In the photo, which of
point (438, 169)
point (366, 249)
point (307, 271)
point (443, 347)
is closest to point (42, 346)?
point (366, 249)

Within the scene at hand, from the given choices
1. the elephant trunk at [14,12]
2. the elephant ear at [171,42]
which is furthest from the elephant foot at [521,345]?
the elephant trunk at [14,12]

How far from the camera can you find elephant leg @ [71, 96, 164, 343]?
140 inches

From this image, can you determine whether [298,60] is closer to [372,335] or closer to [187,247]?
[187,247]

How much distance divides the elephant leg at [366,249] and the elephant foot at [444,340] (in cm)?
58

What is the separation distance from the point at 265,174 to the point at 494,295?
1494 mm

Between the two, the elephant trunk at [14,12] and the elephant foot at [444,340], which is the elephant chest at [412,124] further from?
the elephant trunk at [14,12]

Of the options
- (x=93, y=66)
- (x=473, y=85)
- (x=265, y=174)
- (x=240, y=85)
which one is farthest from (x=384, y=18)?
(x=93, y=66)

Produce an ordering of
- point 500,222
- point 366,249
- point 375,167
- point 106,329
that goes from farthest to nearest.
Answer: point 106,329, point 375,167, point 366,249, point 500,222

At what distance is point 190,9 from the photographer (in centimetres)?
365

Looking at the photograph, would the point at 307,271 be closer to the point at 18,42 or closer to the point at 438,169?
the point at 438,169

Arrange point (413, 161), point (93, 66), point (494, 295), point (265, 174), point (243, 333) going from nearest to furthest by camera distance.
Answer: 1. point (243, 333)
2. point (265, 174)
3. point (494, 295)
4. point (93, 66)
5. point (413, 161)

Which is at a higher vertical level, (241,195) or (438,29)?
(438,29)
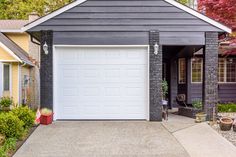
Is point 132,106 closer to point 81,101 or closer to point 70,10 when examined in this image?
point 81,101

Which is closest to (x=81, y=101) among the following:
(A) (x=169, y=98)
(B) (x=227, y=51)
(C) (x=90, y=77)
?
(C) (x=90, y=77)

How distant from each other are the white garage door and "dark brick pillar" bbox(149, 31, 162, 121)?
0.87ft

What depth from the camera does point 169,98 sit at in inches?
712

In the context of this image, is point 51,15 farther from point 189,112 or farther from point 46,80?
point 189,112

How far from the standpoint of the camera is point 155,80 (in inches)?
496

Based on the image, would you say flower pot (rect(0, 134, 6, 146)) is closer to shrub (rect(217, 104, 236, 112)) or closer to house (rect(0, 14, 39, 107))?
house (rect(0, 14, 39, 107))

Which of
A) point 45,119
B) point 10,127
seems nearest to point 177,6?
point 45,119

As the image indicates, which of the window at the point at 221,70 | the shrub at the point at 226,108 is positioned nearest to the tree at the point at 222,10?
the window at the point at 221,70

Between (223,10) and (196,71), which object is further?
(196,71)

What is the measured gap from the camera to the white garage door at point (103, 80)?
1282cm

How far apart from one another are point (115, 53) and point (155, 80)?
166 cm

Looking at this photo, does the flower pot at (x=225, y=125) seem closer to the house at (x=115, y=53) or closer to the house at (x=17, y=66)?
the house at (x=115, y=53)

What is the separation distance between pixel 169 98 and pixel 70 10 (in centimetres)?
754

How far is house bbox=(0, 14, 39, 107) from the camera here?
53.2 feet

# # #

WHAT IS NEEDED: Render all of the data above as a JSON list of strings, one per line, with blank lines and the pictures left out.

ANSWER FOR THIS EXERCISE:
[
  "In the photo, which of",
  "point (438, 169)",
  "point (366, 249)",
  "point (307, 271)",
  "point (443, 347)",
  "is closest to point (42, 346)?",
  "point (366, 249)",
  "Within the scene at hand, from the given choices",
  "1. the elephant trunk at [14,12]",
  "2. the elephant ear at [171,42]",
  "which is furthest from the elephant foot at [521,345]?",
  "the elephant trunk at [14,12]",
  "How far from the camera can you find elephant leg @ [71, 96, 164, 343]?",
  "140 inches",
  "From this image, can you determine whether [298,60] is closer to [372,335] or closer to [187,247]?",
  "[187,247]",
  "How much distance divides the elephant leg at [366,249] and the elephant foot at [444,340] (in cm)?",
  "58",
  "What is the separation distance from the point at 265,174 to the point at 494,295?",
  "1494 mm",
  "Between the two, the elephant trunk at [14,12] and the elephant foot at [444,340], which is the elephant chest at [412,124] further from?",
  "the elephant trunk at [14,12]",
  "Of the options",
  "- (x=93, y=66)",
  "- (x=473, y=85)",
  "- (x=265, y=174)",
  "- (x=240, y=85)",
  "which one is farthest from (x=384, y=18)?",
  "(x=93, y=66)",
  "Produce an ordering of",
  "- point 500,222",
  "- point 366,249",
  "- point 375,167",
  "- point 106,329",
  "that goes from farthest to nearest.",
  "Answer: point 106,329, point 375,167, point 366,249, point 500,222",
  "At what distance is point 190,9 from the photographer (in centimetres)?",
  "365",
  "Looking at the photograph, would the point at 307,271 be closer to the point at 18,42 or closer to the point at 438,169?",
  "the point at 438,169",
  "Arrange point (413, 161), point (93, 66), point (494, 295), point (265, 174), point (243, 333) going from nearest to furthest by camera distance.",
  "Answer: 1. point (243, 333)",
  "2. point (265, 174)",
  "3. point (494, 295)",
  "4. point (93, 66)",
  "5. point (413, 161)",
  "Which is at a higher vertical level, (241,195) or (438,29)?",
  "(438,29)",
  "Is point 132,106 closer to point 81,101 or closer to point 70,10 when examined in this image?",
  "point 81,101",
  "Which is closest to (x=81, y=101) among the following:",
  "(A) (x=169, y=98)",
  "(B) (x=227, y=51)",
  "(C) (x=90, y=77)",
  "?",
  "(C) (x=90, y=77)",
  "How distant from each other are the white garage door and \"dark brick pillar\" bbox(149, 31, 162, 121)?",
  "0.87ft",
  "What depth from the camera does point 169,98 sit at in inches?",
  "712",
  "In the context of this image, is point 51,15 farther from point 189,112 or farther from point 46,80?",
  "point 189,112",
  "How far from the standpoint of the camera is point 155,80 (in inches)?",
  "496",
  "Based on the image, would you say flower pot (rect(0, 134, 6, 146)) is closer to shrub (rect(217, 104, 236, 112)) or closer to house (rect(0, 14, 39, 107))?",
  "house (rect(0, 14, 39, 107))",
  "Which of",
  "A) point 45,119",
  "B) point 10,127",
  "seems nearest to point 177,6?",
  "point 45,119",
  "As the image indicates, which of the window at the point at 221,70 | the shrub at the point at 226,108 is positioned nearest to the tree at the point at 222,10?",
  "the window at the point at 221,70",
  "Between (223,10) and (196,71), which object is further?",
  "(196,71)",
  "What is the measured gap from the camera to the white garage door at point (103, 80)?",
  "1282cm",
  "How far apart from one another are point (115, 53) and point (155, 80)?",
  "166 cm",
  "Looking at this photo, does the flower pot at (x=225, y=125) seem closer to the house at (x=115, y=53) or closer to the house at (x=17, y=66)?",
  "the house at (x=115, y=53)",
  "What is the separation distance between pixel 169 98 and pixel 70 10 (in centimetres)?",
  "754",
  "How far is house bbox=(0, 14, 39, 107) from the camera here?",
  "53.2 feet"
]